**DIRECTIVE**
Return, in full, every line of the rows below that contains the word "here".

################

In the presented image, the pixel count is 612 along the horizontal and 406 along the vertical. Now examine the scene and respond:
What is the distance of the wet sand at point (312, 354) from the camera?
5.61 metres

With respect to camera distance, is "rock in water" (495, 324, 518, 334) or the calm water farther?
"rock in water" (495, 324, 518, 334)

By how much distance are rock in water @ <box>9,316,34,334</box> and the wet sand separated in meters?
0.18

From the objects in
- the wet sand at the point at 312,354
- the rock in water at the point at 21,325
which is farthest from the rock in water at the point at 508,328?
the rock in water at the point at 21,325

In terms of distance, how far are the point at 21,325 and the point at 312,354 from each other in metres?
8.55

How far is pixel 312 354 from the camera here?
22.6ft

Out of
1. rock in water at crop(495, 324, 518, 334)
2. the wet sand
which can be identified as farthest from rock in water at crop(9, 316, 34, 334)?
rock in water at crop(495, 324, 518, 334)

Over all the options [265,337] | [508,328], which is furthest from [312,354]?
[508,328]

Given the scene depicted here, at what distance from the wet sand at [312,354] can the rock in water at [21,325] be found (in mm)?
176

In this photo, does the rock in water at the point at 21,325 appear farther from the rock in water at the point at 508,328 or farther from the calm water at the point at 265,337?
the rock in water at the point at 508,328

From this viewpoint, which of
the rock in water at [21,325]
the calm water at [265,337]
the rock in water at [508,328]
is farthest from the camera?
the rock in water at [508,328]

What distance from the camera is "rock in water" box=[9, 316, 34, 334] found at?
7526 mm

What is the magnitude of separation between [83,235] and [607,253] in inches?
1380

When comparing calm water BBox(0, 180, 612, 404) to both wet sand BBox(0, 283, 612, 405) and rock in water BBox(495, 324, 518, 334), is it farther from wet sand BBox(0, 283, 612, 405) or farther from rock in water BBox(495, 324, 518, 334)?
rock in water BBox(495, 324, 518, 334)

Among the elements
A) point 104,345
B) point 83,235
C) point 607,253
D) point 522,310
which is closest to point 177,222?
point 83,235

################

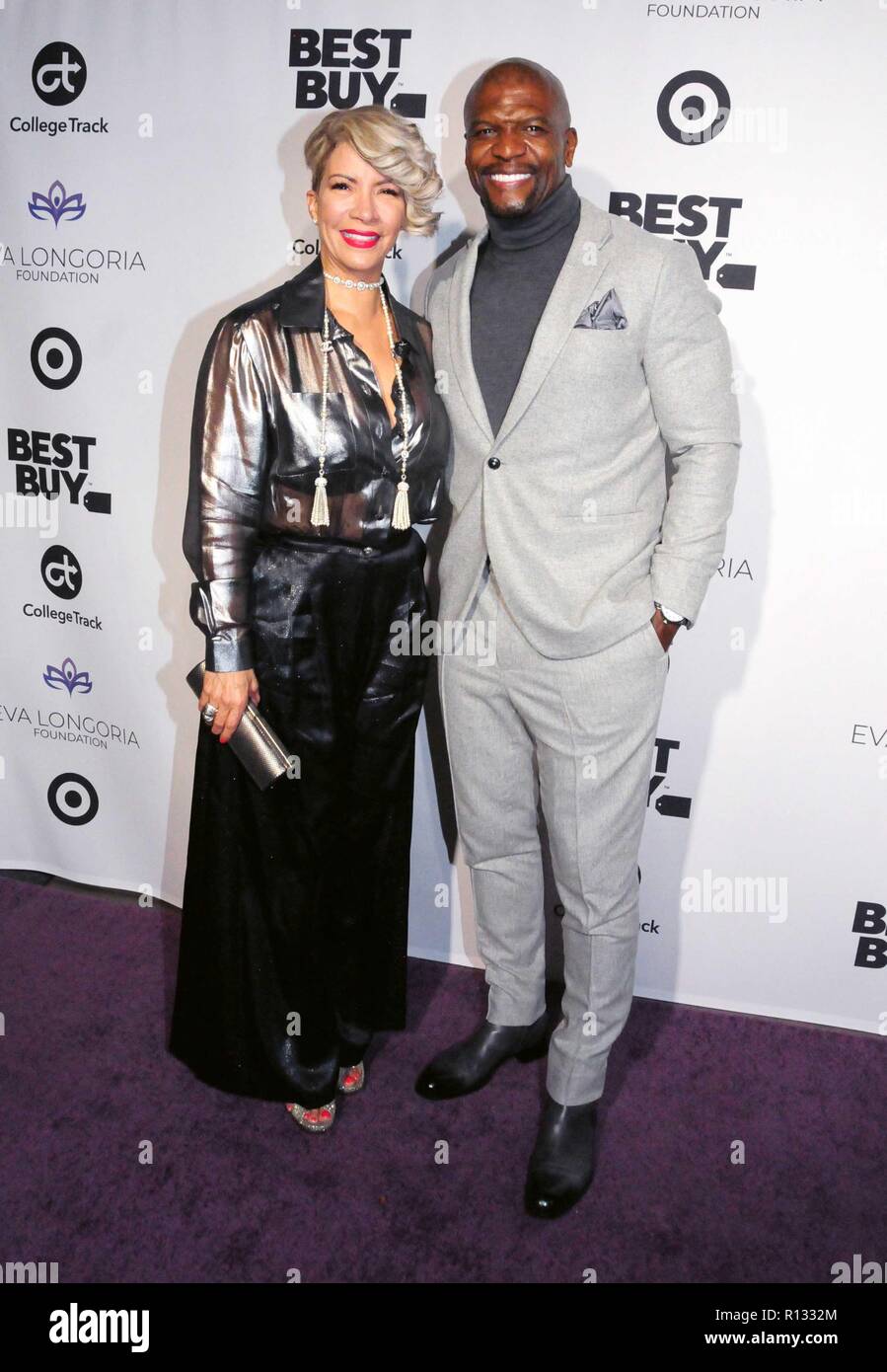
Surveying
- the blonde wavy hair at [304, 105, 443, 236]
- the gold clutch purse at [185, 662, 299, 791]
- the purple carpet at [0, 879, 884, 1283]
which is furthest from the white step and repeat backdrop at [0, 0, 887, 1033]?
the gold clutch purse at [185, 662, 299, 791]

################

**TASK ANSWER**
How far is pixel 312 354 from the camera here?
Given the scene depicted here, at what distance from the wet sand at [312,354] can the rock in water at [21,325] be found (in mm)?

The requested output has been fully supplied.